JuliaStats / StatsBase.jl

Basic statistics for Julia
Other
584 stars 194 forks source link

RunningMoments code: does it belong here? #96

Closed sglyon closed 10 years ago

sglyon commented 10 years ago

I have implemented some Julia code to compute the first four moments of an array (right now just Array{T, 1}) with just one pass. This code is pretty much Julia code based on the C++ version here.

This code also allows users to compute "running" versions of these moments. This means that if users need to track moments for data that is becoming available in smaller chunks, no computation will be repeated as new data is added to the sample. I did some testing against the code here and these are my results:

julia> moms(x) = [mean(x), std(x), var(x), skewness(x), kurtosis(x)]
moms (generic function with 1 method)

julia> x = randn(5000000);

julia> @time run_m = RunningMoments(); push!(run_m, x); moms(run_m);
elapsed time: 3.666e-6 seconds (128 bytes allocated)

julia> @time moms(x);
elapsed time: 0.032538688 seconds (67904 bytes allocated)

julia> moms(x) - moms(run_m)
5-element Array{Float64,1}:
-1.1601e-17
-2.85327e-14
-5.70655e-14
-2.08167e-17
 3.75255e-13

We can also see that adding data little by little results in the correct moments (this runs without any issues):

srand(42)
N = 70
data = rand(N)
run_m = RunningMoments()

push!(run_m, data[1])

for i=2:N
    push!(run_m, data[i])
    @test_approx_eq moms(data[1:i]) moms(run_m)
end

My question is if this code would belong in src/moments.jl in this package? Right now I have it sitting in a repo where I keep useful stuff that doesn't belong anywhere else. Some tests can be found here.

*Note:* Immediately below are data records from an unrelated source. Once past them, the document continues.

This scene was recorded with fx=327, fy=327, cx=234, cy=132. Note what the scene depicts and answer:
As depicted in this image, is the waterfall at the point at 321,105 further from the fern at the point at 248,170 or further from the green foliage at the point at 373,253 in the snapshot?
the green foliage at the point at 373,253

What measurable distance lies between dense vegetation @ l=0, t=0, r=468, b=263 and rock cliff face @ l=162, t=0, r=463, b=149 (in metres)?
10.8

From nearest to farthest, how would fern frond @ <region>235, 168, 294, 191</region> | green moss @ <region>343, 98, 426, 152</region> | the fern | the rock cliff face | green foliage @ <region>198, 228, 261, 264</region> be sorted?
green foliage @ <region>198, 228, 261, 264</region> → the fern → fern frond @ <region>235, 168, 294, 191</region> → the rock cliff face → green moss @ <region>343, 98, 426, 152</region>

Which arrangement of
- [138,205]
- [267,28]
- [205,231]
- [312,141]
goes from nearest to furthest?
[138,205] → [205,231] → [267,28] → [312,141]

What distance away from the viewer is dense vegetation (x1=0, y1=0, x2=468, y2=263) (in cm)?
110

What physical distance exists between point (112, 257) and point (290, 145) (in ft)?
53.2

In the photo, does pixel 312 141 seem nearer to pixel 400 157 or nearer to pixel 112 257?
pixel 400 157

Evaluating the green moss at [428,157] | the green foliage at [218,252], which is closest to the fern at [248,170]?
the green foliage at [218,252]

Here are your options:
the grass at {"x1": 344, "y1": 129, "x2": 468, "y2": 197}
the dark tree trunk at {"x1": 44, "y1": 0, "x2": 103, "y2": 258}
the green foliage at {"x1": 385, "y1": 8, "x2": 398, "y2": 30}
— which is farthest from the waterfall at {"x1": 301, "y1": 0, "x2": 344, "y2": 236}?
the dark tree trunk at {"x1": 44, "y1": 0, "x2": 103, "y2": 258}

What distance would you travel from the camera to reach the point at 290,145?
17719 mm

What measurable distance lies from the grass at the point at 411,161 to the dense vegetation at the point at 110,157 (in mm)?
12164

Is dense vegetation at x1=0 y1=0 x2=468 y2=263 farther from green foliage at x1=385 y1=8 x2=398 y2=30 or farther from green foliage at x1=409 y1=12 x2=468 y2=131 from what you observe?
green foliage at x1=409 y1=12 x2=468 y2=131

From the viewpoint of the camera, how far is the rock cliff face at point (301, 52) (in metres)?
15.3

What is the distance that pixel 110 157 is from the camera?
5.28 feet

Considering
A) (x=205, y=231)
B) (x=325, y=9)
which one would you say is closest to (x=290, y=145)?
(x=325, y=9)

Let me know if anyone things this belongs here. If it does, we will probably need to ask John Cook for permission before including it, as I am not sure what license is attached to the content of his blog (link from above).

StefanKarpinski commented 10 years ago

Cool. I suspect that John will not mind us using this code under a reasonable (e.g. MIT) license.

johnmyleswhite commented 10 years ago

I already got John's ok when I translated his code a while back. Will send a link soon.

-- John

On Oct 11, 2014, at 11:18 AM, Stefan Karpinski notifications@github.com wrote:

Cool. I suspect that John will not mind us using this code under a reasonable (e.g. MIT) license.

— Reply to this email directly or view it on GitHub.

johnmyleswhite commented 10 years ago

Here's the original translation that John approved: https://github.com/johnmyleswhite/RunningStats.jl

I believe John said his code was under the public domain. Trying to find his e-mail.

sglyon commented 10 years ago

Haha nice, should have known somebody has already done this!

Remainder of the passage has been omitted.